Dataset extract Start Marker

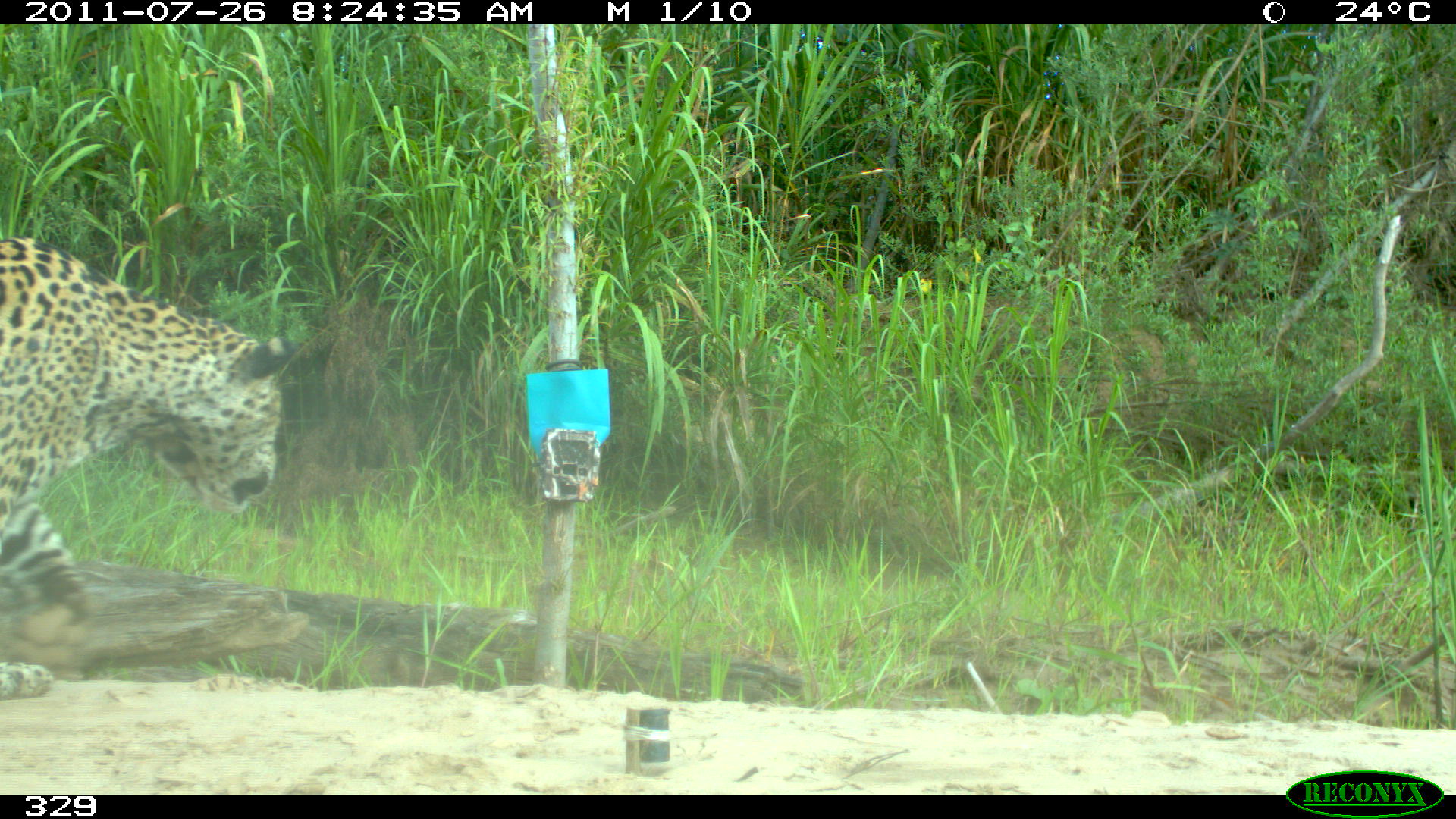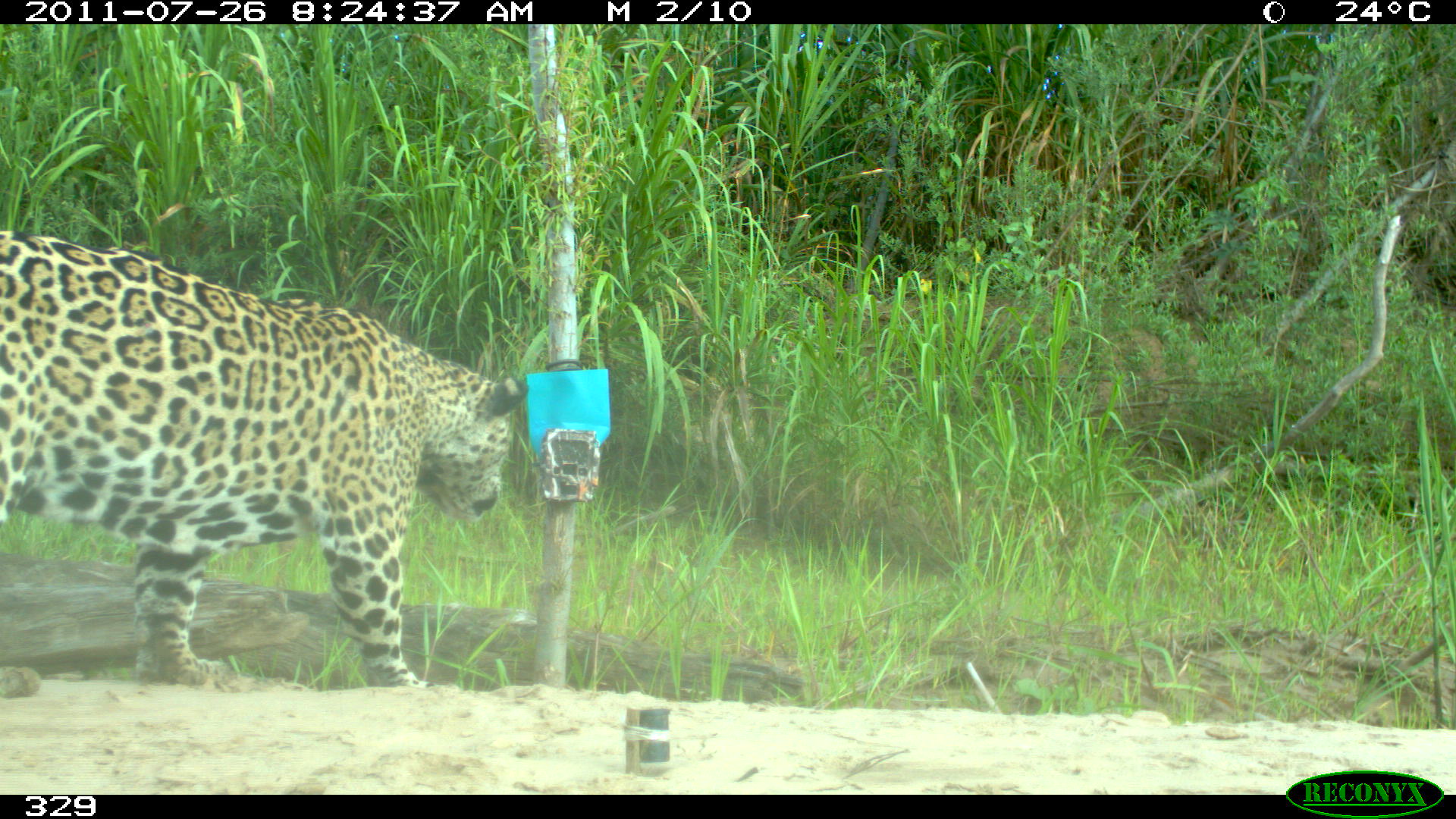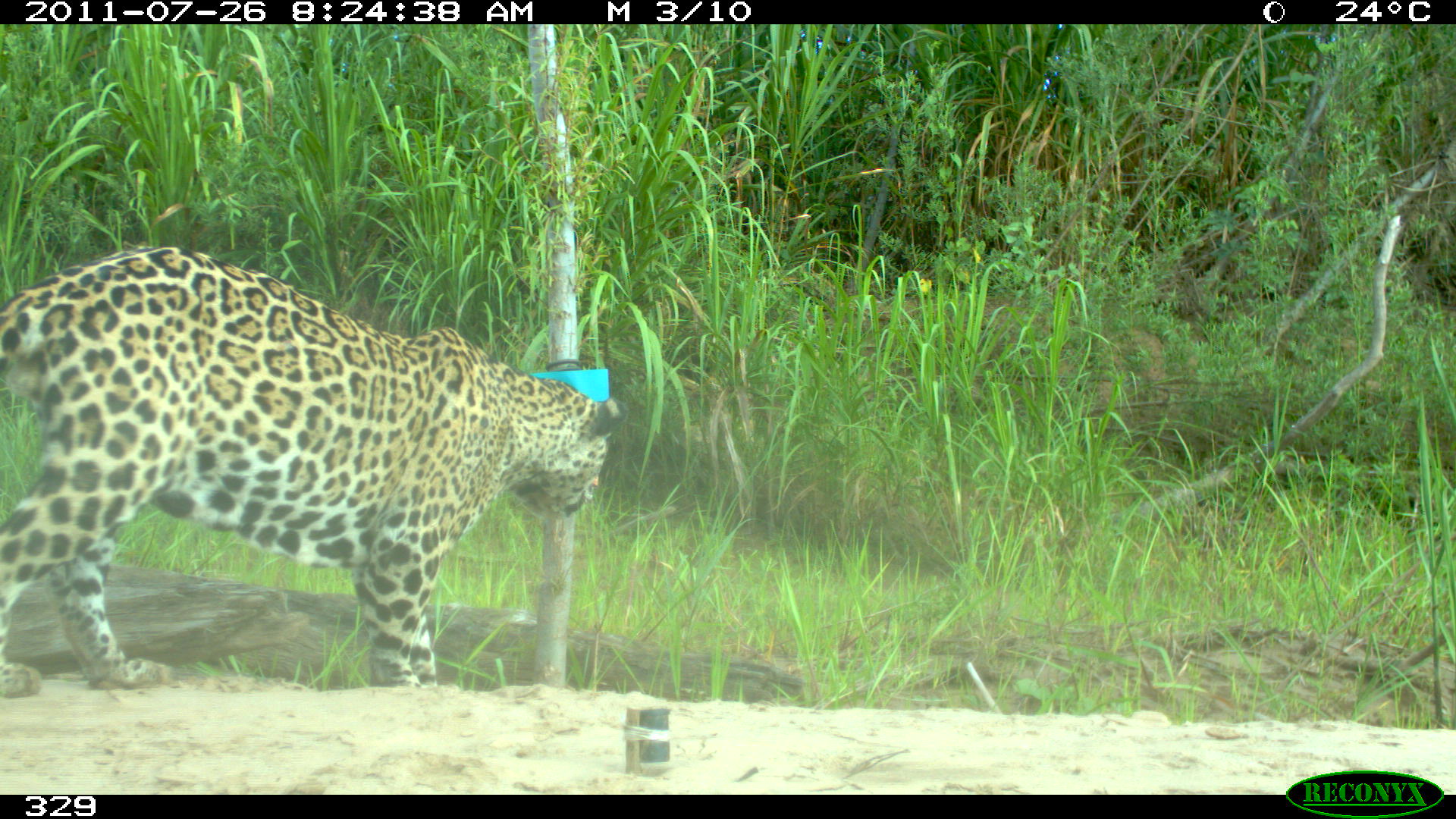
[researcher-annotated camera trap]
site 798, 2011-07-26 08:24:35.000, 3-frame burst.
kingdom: Animalia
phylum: Chordata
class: Mammalia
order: Carnivora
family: Felidae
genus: Panthera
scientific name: Panthera onca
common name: jaguar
Panthera onca (jaguar).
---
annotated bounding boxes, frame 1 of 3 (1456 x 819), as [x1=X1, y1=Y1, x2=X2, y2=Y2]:
panthera onca: [x1=0, y1=234, x2=290, y2=701]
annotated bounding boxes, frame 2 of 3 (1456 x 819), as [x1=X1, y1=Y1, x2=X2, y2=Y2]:
panthera onca: [x1=0, y1=224, x2=530, y2=696]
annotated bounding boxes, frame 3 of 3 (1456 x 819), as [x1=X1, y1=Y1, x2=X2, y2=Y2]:
panthera onca: [x1=0, y1=241, x2=630, y2=698]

Dataset extract End Marker

> **What is required**:
Repeat only the stretch of lines that opens with the line containing "order: Carnivora" and closes with the final line of the entries, both included, exactly as written.

> **Solution for this task**:
order: Carnivora
family: Felidae
genus: Panthera
scientific name: Panthera onca
common name: jaguar
Panthera onca (jaguar).
---
annotated bounding boxes, frame 1 of 3 (1456 x 819), as [x1=X1, y1=Y1, x2=X2, y2=Y2]:
panthera onca: [x1=0, y1=234, x2=290, y2=701]
annotated bounding boxes, frame 2 of 3 (1456 x 819), as [x1=X1, y1=Y1, x2=X2, y2=Y2]:
panthera onca: [x1=0, y1=224, x2=530, y2=696]
annotated bounding boxes, frame 3 of 3 (1456 x 819), as [x1=X1, y1=Y1, x2=X2, y2=Y2]:
panthera onca: [x1=0, y1=241, x2=630, y2=698]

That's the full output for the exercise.